Please reproduce every one of the entries below word for word, leaving out the pictures.
▬▬▬
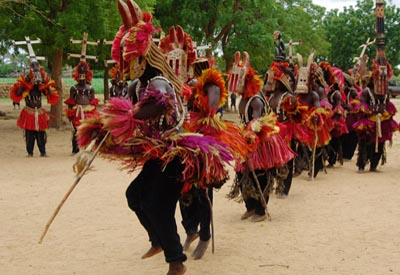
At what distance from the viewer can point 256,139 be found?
22.9 ft

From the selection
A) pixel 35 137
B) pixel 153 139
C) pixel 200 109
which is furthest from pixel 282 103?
pixel 35 137

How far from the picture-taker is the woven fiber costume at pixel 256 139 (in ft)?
23.3

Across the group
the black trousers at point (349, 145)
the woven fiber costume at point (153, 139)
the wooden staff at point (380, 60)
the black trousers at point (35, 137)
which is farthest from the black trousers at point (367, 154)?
the woven fiber costume at point (153, 139)

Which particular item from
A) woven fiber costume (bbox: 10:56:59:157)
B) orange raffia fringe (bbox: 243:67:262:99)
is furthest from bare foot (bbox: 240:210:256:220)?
woven fiber costume (bbox: 10:56:59:157)

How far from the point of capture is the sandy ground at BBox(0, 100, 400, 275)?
550 centimetres

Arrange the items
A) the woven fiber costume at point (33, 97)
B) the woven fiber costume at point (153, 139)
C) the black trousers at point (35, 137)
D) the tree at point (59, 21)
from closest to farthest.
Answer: the woven fiber costume at point (153, 139), the woven fiber costume at point (33, 97), the black trousers at point (35, 137), the tree at point (59, 21)

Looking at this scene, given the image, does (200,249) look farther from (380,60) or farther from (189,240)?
(380,60)

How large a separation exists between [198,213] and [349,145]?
8363 millimetres

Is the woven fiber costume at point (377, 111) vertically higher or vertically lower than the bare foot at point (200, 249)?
higher

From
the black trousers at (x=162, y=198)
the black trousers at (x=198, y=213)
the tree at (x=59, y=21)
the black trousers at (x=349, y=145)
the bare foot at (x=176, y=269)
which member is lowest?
the black trousers at (x=349, y=145)

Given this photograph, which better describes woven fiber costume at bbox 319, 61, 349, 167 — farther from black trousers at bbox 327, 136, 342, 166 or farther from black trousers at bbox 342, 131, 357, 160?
black trousers at bbox 342, 131, 357, 160

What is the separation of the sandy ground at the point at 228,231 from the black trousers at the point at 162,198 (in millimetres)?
573

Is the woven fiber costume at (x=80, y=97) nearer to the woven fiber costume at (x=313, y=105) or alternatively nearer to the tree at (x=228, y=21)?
the woven fiber costume at (x=313, y=105)

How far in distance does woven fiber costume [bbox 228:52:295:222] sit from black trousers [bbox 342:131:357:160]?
6.30 metres
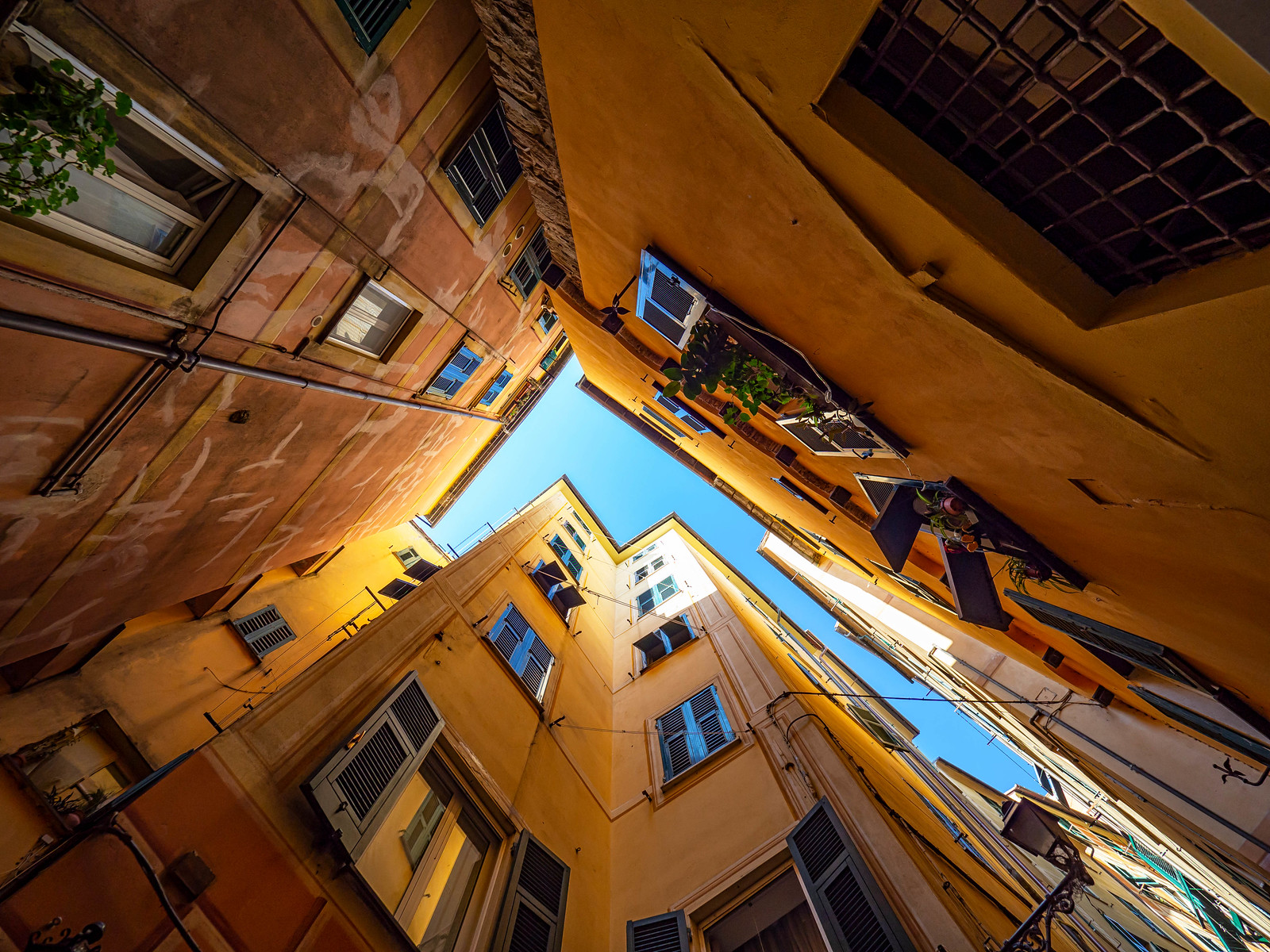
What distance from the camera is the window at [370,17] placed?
13.6ft

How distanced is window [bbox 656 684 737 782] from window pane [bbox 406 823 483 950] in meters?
3.23

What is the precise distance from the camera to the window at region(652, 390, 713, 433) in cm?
→ 927

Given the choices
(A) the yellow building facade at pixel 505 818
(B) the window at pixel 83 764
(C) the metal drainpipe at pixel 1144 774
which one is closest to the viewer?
(A) the yellow building facade at pixel 505 818

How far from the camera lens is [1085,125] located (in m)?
2.46

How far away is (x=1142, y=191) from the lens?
2467 millimetres

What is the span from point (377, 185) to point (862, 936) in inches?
322

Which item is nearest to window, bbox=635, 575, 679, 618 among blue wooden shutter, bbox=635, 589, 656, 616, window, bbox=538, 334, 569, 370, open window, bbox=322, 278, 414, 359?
blue wooden shutter, bbox=635, 589, 656, 616

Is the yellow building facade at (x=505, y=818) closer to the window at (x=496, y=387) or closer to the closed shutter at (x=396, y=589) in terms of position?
the closed shutter at (x=396, y=589)

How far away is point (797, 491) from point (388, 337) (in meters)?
7.13

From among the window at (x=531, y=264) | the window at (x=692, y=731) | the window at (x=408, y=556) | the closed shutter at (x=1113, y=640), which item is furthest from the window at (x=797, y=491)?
the window at (x=408, y=556)

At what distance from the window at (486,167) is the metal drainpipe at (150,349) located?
3.00m

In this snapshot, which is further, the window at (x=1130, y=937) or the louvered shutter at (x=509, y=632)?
the louvered shutter at (x=509, y=632)

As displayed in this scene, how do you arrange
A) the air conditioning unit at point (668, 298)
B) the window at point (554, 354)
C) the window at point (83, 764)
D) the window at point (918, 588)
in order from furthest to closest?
the window at point (554, 354)
the window at point (918, 588)
the window at point (83, 764)
the air conditioning unit at point (668, 298)

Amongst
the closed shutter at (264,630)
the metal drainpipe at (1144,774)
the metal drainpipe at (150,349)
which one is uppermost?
the metal drainpipe at (1144,774)
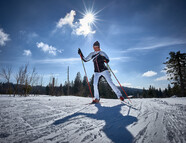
▬▬▬
Written answer =>
At what distance from the viewer can point 256,139 be found?
22.9 ft

From the selection
A) pixel 35 137
B) pixel 153 139
C) pixel 200 109
which is furthest from pixel 282 103?
pixel 35 137

How far from the picture-taker is the woven fiber costume at pixel 256 139 (in ft)?
23.3

Across the group
the black trousers at point (349, 145)
the woven fiber costume at point (153, 139)
the wooden staff at point (380, 60)
the black trousers at point (35, 137)
which is farthest from the black trousers at point (367, 154)?
the woven fiber costume at point (153, 139)

Which particular item from
A) woven fiber costume (bbox: 10:56:59:157)
B) orange raffia fringe (bbox: 243:67:262:99)
is furthest from bare foot (bbox: 240:210:256:220)?
woven fiber costume (bbox: 10:56:59:157)

How far from the point of capture is the sandy ground at BBox(0, 100, 400, 275)?
550 centimetres

Arrange the items
A) the woven fiber costume at point (33, 97)
B) the woven fiber costume at point (153, 139)
C) the black trousers at point (35, 137)
D) the tree at point (59, 21)
from closest to farthest.
Answer: the woven fiber costume at point (153, 139), the woven fiber costume at point (33, 97), the black trousers at point (35, 137), the tree at point (59, 21)

Looking at this scene, given the image, does (200,249) look farther from (380,60) or farther from (189,240)?
(380,60)

How large a separation exists between [198,213] and [349,145]?
8363 millimetres

Is the woven fiber costume at point (377, 111) vertically higher or vertically lower than the bare foot at point (200, 249)?
higher

From
the black trousers at (x=162, y=198)
the black trousers at (x=198, y=213)
the tree at (x=59, y=21)
the black trousers at (x=349, y=145)
the bare foot at (x=176, y=269)
which member is lowest?
the black trousers at (x=349, y=145)

Given this photograph, which better describes woven fiber costume at bbox 319, 61, 349, 167 — farther from black trousers at bbox 327, 136, 342, 166 or farther from black trousers at bbox 342, 131, 357, 160?
black trousers at bbox 342, 131, 357, 160

What is the separation of the sandy ground at the point at 228,231 from the black trousers at the point at 162,198 (in millimetres)?
573

Is the woven fiber costume at (x=80, y=97) nearer to the woven fiber costume at (x=313, y=105) or alternatively nearer to the tree at (x=228, y=21)?
the woven fiber costume at (x=313, y=105)

How far in distance does woven fiber costume [bbox 228:52:295:222] sit from black trousers [bbox 342:131:357:160]?
6.30 metres
What distance from the camera is the window at [370,17] placed?
13.6ft

How distanced is window [bbox 656 684 737 782] from window pane [bbox 406 823 483 950] in meters?
3.23

What is the precise distance from the camera to the window at region(652, 390, 713, 433) in cm?
→ 927

Given the choices
(A) the yellow building facade at pixel 505 818
(B) the window at pixel 83 764
(C) the metal drainpipe at pixel 1144 774
which one is closest to the viewer?
(A) the yellow building facade at pixel 505 818

How far from the camera lens is [1085,125] located (in m)?
2.46

How far away is (x=1142, y=191) from the lens?
2467 millimetres

What is the span from point (377, 185) to point (862, 936) in inches?
322

Which item is nearest to window, bbox=635, 575, 679, 618 among blue wooden shutter, bbox=635, 589, 656, 616, window, bbox=538, 334, 569, 370, open window, bbox=322, 278, 414, 359?
blue wooden shutter, bbox=635, 589, 656, 616

Is the yellow building facade at (x=505, y=818) closer to the window at (x=496, y=387) or closer to the closed shutter at (x=396, y=589) in terms of position?
the closed shutter at (x=396, y=589)

How far away is point (797, 491) from point (388, 337) (in meters)?
7.13

From among the window at (x=531, y=264) | the window at (x=692, y=731) | the window at (x=408, y=556) | the closed shutter at (x=1113, y=640), which item is furthest from the window at (x=797, y=491)?
the window at (x=408, y=556)

At what distance from the window at (486,167) is the metal drainpipe at (150,349) located?
3.00m

In this snapshot, which is further, the window at (x=1130, y=937) or the louvered shutter at (x=509, y=632)?
the louvered shutter at (x=509, y=632)

As displayed in this scene, how do you arrange
A) the air conditioning unit at point (668, 298)
B) the window at point (554, 354)
C) the window at point (83, 764)
D) the window at point (918, 588)
in order from furthest to closest?
the window at point (554, 354)
the window at point (918, 588)
the window at point (83, 764)
the air conditioning unit at point (668, 298)

Amongst
the closed shutter at (264,630)
the metal drainpipe at (1144,774)
the metal drainpipe at (150,349)
which one is uppermost?
the metal drainpipe at (1144,774)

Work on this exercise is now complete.